### Material for this exercise ###

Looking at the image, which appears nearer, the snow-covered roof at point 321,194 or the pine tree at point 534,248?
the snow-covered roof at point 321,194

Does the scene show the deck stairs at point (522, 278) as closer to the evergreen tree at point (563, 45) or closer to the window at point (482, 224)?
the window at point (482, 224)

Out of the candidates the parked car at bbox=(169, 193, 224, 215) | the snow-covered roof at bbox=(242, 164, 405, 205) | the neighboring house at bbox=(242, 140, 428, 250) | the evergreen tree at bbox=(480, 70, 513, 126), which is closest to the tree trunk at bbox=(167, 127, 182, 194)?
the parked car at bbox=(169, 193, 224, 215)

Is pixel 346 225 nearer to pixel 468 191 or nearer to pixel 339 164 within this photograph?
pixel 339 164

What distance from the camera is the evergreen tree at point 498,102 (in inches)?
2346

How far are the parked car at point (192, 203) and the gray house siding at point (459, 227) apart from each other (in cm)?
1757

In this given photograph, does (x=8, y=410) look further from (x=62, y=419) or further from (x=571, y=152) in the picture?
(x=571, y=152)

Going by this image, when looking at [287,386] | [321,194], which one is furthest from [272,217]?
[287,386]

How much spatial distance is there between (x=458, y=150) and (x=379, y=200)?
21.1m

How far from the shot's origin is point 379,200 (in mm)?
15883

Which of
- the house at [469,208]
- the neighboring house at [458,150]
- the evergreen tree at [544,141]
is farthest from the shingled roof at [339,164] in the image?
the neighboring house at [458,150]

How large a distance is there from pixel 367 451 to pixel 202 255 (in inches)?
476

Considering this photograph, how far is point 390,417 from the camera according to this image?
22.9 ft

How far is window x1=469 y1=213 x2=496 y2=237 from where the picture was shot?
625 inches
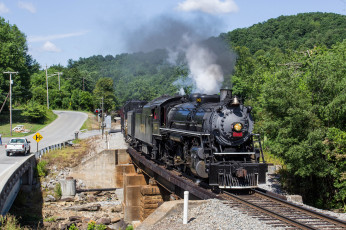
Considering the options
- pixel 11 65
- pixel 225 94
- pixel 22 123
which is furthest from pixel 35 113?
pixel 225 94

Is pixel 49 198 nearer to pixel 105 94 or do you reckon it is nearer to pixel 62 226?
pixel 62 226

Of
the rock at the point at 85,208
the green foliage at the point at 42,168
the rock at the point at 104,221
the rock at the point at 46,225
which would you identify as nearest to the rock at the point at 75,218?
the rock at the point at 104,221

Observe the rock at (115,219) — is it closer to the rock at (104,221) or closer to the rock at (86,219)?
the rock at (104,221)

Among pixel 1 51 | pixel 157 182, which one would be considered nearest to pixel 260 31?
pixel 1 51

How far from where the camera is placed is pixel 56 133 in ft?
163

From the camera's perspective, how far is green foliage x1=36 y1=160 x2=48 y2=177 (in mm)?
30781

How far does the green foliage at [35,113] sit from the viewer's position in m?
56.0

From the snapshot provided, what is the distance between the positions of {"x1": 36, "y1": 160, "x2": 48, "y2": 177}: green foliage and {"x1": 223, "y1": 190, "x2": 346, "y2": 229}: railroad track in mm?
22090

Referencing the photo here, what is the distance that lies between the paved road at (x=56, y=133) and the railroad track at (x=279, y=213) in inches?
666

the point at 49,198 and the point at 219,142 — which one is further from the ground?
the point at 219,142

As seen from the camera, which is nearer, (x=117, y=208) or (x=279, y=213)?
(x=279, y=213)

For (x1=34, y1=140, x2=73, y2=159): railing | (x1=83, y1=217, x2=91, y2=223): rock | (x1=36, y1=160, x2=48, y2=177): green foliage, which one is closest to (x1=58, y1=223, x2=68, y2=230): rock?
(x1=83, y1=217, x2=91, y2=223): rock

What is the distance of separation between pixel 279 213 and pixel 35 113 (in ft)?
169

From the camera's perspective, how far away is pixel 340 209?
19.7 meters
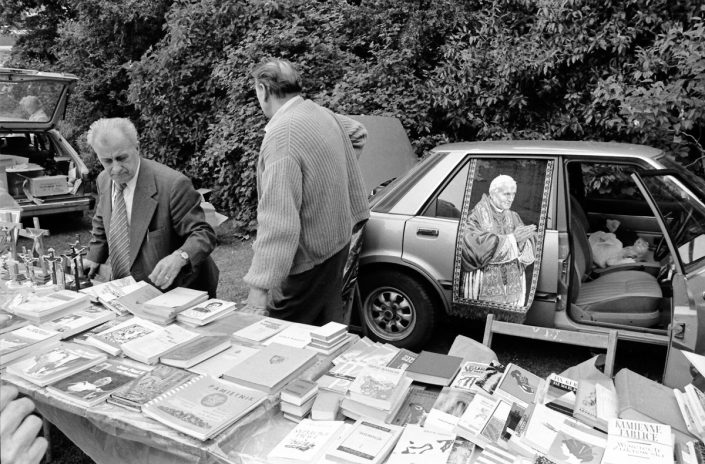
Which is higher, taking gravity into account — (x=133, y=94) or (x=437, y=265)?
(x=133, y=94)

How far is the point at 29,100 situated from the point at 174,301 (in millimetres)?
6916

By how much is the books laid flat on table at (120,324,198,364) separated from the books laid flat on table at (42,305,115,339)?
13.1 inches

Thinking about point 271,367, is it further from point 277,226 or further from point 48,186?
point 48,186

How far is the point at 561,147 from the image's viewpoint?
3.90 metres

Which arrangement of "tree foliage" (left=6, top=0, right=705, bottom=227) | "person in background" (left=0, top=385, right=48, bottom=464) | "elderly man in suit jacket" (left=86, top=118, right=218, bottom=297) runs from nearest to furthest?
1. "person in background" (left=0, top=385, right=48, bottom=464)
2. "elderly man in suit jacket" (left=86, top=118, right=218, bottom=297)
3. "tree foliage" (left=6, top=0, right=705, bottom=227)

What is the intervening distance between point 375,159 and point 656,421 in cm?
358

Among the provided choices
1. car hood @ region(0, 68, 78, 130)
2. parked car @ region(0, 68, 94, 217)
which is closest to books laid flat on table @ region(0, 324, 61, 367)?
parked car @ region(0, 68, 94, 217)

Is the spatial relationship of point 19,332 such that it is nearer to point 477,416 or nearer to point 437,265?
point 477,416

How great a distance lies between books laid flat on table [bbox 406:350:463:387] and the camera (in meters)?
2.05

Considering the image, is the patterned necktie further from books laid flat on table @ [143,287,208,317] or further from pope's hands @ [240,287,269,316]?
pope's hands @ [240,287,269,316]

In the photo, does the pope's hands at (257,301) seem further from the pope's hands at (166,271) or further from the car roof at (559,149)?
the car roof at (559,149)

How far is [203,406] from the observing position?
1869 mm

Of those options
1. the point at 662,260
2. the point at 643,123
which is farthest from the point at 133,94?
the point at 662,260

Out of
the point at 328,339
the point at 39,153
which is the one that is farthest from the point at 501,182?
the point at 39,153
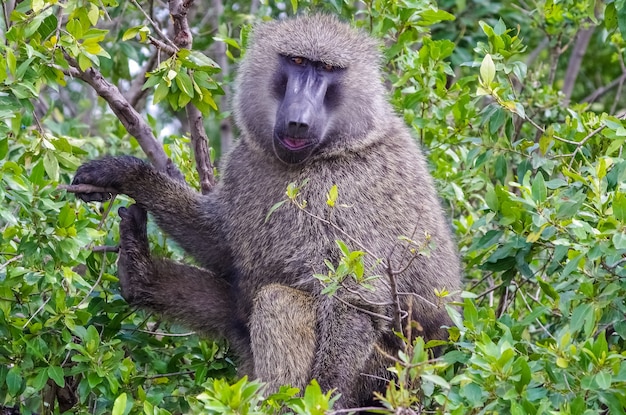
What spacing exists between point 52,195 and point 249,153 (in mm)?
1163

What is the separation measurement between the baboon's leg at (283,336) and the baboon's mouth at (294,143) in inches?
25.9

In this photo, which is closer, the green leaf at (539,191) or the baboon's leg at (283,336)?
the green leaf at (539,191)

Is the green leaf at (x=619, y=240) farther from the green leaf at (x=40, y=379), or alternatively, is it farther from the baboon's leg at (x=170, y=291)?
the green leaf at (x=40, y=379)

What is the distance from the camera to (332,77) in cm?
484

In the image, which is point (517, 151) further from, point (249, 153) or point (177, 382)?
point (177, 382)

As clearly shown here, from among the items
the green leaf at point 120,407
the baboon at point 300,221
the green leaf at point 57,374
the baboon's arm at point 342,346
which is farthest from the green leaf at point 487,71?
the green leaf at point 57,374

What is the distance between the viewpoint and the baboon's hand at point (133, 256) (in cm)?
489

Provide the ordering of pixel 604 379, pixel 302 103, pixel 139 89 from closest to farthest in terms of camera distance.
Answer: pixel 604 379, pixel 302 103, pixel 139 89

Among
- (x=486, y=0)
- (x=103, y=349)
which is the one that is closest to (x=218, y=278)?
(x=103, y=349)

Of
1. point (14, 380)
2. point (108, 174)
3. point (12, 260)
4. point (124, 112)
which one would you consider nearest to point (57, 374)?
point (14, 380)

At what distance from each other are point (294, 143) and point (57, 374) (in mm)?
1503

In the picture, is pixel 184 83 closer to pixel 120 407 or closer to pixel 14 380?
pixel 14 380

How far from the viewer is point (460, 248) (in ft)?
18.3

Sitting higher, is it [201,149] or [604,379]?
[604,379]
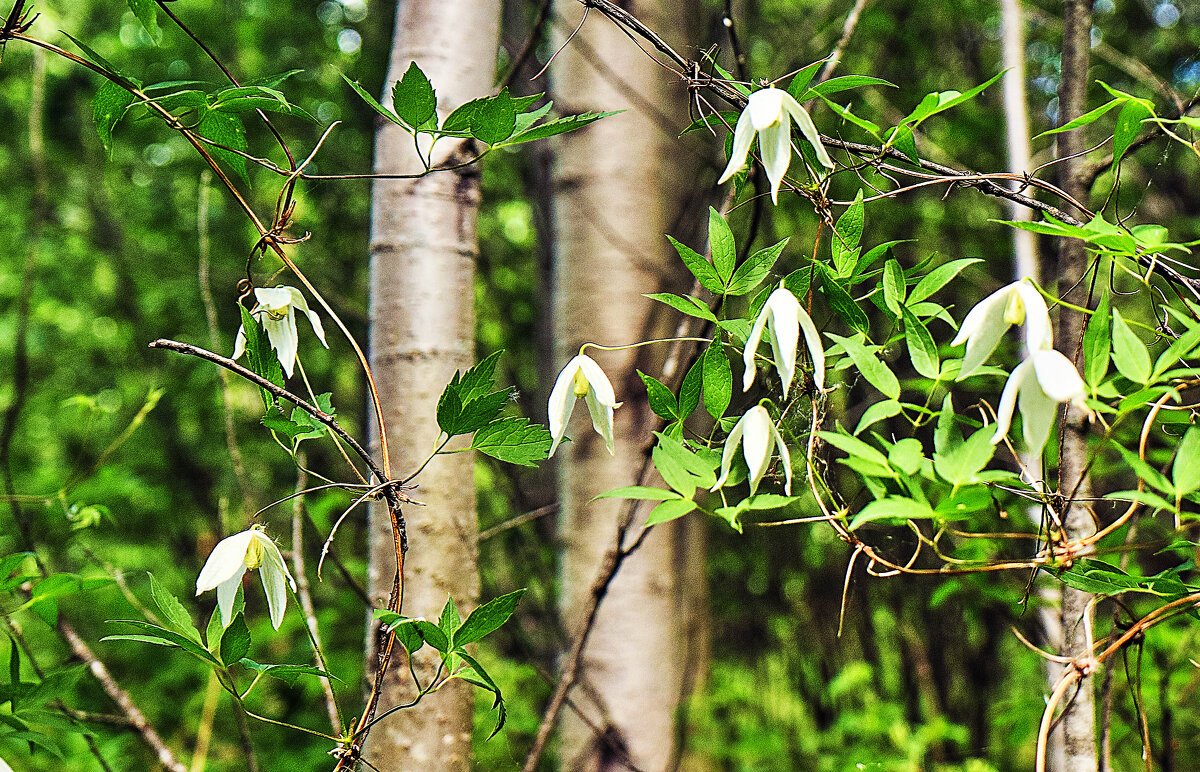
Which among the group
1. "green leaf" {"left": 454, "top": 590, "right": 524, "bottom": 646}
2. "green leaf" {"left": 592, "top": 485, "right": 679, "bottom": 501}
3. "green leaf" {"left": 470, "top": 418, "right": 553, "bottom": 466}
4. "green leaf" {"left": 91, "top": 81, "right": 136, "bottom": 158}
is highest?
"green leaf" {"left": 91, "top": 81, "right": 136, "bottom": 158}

###
### Material for this exercise ###

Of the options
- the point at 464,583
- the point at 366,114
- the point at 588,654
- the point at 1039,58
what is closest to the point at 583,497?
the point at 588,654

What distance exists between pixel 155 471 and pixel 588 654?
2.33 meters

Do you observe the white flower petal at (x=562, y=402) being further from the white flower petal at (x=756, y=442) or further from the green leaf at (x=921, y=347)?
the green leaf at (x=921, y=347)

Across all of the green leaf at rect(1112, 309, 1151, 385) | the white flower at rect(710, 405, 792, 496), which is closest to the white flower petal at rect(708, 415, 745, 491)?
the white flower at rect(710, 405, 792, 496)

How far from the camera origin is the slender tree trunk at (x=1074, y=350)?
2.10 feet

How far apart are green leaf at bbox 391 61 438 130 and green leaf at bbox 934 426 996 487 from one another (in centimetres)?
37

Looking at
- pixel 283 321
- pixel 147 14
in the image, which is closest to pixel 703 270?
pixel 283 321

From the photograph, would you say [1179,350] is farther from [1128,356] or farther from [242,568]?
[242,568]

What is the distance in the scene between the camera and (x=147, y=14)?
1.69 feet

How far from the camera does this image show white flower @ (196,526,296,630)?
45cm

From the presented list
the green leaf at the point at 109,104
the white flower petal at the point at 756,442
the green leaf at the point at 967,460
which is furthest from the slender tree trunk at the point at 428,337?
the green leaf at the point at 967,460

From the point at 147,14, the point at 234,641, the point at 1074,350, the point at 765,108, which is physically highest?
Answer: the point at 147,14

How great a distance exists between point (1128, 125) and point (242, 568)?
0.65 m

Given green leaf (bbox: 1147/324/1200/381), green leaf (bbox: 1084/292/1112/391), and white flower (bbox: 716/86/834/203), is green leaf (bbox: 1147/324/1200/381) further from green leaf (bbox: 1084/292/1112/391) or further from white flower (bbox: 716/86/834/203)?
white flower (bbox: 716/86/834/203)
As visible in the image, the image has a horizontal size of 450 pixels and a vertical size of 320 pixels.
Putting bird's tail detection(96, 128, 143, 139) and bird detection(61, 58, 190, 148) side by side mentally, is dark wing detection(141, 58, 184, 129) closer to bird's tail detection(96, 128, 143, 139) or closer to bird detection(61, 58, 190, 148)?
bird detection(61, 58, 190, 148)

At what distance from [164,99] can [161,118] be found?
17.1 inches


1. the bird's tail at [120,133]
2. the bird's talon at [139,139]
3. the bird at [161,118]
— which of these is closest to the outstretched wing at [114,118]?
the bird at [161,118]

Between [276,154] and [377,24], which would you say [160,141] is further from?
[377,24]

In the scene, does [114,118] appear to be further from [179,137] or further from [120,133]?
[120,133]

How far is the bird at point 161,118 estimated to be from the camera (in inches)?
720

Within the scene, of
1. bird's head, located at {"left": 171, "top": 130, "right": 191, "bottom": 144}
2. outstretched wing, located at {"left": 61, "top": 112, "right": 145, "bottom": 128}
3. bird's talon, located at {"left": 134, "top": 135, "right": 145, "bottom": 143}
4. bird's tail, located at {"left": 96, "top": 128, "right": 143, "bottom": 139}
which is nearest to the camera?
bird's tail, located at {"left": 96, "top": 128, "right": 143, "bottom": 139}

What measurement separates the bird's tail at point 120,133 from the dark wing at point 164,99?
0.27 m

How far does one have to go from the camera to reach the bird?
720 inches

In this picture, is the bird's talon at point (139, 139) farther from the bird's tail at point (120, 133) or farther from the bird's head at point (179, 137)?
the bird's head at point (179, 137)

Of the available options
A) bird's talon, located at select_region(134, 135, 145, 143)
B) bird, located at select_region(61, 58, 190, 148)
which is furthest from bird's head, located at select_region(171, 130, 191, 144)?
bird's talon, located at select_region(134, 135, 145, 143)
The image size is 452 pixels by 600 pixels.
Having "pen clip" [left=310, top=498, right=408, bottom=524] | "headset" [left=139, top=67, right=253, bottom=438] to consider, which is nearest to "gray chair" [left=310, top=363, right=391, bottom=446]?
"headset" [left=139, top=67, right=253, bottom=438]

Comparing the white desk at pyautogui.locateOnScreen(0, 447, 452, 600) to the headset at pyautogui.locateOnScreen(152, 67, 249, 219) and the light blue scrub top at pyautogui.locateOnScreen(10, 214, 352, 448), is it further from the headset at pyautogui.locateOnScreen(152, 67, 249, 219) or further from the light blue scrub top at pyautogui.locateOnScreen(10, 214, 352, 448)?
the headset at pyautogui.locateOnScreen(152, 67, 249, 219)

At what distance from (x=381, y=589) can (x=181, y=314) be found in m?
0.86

###

# What the exercise asks
Collect every line in the two blocks above that contains the string "pixels", treating uppercase and lowercase as distinct.

# Completed exercise
As visible in the image, the image has a horizontal size of 450 pixels and a vertical size of 320 pixels.
The image size is 452 pixels by 600 pixels.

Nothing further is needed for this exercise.